環境要因としては、母親が妊娠時にアルコールを摂取していたり、低体重児や未熟児(早産児)として生まれたりした際に、多いと考えられています。

遺伝要因としては、視覚や均衡感覚など神経発達上の障害がある可能性があります。

発達性協調運動障害の支援

作業療法的な支援が施されます。パズルや積み木、細かい部品の仕分けなど、子どもが興味を持ち、継続できるようにゲーム性を持たせたり、遊びの中で協調運動の練習をするイメージです。

細かい協調運動ができるようになってきたら、ボール遊びやスポーツなど動作を大きくさせていきます。速い動きが必要な運動は難しいため、動作の大きさや運動の速さなど、スモールステップで計画的に支援していきます。

この作業療法に加えて、家庭と学校での支援も重要です。大きな運動、刃物や割れ物を扱う際は怪我をしないように注意しておきましょう。手元で上手に扱えずに物を落としたりすることも多いです。

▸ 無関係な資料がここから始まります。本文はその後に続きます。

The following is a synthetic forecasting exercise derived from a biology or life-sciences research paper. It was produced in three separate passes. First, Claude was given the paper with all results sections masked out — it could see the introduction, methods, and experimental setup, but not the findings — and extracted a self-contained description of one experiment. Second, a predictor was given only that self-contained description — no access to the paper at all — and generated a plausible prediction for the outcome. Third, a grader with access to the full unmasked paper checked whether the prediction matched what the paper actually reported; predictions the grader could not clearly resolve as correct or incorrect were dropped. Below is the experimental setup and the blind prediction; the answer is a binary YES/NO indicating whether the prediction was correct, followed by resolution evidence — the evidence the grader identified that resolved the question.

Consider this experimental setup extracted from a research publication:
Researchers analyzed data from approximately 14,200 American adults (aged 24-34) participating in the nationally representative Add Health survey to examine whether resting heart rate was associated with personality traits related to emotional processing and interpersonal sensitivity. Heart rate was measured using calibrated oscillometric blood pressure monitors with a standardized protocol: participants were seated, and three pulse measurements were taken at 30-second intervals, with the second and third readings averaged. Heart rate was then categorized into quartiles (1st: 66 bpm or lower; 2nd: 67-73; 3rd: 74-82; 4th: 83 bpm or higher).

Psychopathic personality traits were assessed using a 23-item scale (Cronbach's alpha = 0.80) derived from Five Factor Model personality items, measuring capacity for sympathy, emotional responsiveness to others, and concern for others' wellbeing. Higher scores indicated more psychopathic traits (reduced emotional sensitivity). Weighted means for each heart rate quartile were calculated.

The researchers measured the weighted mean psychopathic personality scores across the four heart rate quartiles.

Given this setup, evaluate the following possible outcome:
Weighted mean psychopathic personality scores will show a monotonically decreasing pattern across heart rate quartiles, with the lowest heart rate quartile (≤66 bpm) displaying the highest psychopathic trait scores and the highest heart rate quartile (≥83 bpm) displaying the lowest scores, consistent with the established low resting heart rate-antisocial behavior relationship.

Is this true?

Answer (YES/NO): NO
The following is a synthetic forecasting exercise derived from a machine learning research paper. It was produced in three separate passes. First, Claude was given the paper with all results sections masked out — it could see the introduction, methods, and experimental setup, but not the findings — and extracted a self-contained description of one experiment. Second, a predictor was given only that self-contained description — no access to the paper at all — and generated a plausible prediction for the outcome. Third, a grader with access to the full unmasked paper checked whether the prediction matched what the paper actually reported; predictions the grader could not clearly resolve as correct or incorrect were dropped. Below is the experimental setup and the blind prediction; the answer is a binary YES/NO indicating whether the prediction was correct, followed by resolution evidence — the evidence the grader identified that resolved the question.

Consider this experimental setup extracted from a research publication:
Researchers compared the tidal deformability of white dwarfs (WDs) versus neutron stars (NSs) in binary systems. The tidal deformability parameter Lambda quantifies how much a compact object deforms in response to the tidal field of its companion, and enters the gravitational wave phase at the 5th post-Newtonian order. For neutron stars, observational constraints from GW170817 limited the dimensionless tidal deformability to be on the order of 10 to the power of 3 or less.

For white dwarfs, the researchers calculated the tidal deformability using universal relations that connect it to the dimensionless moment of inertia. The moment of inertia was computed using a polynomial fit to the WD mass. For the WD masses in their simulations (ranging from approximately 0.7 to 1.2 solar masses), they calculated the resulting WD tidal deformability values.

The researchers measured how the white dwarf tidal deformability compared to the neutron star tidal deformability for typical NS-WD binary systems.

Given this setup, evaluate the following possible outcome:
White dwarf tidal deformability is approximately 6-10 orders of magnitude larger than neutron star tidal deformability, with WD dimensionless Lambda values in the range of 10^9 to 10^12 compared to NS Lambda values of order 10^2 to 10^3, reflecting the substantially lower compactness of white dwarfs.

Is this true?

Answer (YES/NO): NO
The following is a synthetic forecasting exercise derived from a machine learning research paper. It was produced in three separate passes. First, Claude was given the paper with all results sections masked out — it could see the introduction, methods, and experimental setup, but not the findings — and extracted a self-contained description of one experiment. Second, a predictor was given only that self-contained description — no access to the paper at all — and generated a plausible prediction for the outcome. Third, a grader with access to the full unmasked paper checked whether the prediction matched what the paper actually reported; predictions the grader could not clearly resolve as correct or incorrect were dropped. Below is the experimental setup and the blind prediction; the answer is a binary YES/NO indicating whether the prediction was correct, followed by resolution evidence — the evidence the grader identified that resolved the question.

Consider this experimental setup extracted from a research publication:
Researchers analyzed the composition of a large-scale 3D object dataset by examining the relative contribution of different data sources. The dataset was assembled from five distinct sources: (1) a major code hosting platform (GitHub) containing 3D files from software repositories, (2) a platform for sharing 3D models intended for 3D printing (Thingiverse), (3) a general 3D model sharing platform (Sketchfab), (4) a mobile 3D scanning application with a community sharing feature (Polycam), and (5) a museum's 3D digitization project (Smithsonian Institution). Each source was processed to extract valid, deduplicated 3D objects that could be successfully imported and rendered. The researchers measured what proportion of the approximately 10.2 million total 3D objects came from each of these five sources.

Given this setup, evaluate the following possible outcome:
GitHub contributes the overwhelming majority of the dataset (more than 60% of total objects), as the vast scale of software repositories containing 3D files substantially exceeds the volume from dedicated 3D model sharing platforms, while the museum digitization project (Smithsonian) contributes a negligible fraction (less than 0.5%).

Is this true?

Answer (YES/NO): NO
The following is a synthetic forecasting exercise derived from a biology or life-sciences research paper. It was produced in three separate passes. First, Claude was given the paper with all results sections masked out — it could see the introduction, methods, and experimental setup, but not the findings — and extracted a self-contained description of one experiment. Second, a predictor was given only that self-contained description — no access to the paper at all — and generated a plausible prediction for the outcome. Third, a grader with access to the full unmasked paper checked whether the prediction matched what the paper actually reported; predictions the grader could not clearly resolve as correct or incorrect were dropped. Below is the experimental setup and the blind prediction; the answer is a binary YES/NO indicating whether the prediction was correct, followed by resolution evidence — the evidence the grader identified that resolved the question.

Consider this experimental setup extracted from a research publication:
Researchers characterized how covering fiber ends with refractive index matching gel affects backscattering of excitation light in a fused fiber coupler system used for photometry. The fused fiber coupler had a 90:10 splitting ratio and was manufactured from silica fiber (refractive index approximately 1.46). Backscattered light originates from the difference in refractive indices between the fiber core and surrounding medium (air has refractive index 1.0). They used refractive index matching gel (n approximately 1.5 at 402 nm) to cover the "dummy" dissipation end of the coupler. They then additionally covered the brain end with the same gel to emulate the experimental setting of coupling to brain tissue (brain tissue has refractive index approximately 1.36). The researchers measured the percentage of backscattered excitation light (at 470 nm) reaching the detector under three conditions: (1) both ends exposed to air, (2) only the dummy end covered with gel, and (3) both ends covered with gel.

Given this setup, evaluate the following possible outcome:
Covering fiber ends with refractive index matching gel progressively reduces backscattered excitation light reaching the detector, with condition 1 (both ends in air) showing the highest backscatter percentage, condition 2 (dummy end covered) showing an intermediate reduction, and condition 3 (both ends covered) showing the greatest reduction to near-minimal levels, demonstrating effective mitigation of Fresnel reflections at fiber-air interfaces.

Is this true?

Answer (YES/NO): YES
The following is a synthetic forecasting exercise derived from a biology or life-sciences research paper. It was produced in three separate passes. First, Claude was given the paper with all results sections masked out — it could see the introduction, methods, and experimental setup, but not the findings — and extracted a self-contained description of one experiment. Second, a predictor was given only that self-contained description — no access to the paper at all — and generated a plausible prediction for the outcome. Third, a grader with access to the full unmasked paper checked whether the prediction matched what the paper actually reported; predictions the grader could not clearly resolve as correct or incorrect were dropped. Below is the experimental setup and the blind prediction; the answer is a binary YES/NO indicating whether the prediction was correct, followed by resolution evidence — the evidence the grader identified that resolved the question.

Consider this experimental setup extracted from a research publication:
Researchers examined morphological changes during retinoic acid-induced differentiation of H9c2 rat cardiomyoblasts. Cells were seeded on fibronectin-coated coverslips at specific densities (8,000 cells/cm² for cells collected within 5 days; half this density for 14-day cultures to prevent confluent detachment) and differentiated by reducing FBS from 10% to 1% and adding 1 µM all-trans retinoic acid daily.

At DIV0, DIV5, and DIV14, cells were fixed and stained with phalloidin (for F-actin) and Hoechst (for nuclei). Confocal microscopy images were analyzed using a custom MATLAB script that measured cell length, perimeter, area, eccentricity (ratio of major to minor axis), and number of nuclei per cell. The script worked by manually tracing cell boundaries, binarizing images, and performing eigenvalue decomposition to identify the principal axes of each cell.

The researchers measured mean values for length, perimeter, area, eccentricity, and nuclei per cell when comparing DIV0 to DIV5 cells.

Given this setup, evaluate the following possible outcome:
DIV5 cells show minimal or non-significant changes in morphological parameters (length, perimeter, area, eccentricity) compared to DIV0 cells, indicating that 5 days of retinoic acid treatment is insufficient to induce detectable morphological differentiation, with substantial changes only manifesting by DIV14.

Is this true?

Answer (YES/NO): NO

また学習面でいえば、知識的には理解できていたとしても、書くことに時間がかかるために時間が足りなかったり、遅れてしまったりするので、周囲のペースに合わせづらい困難さがあります。

特に体育や図工などは課題が難しかったり、時間がかかったりするの、子ども、保護者、教員が連携して、合理的な配慮を考えましょう。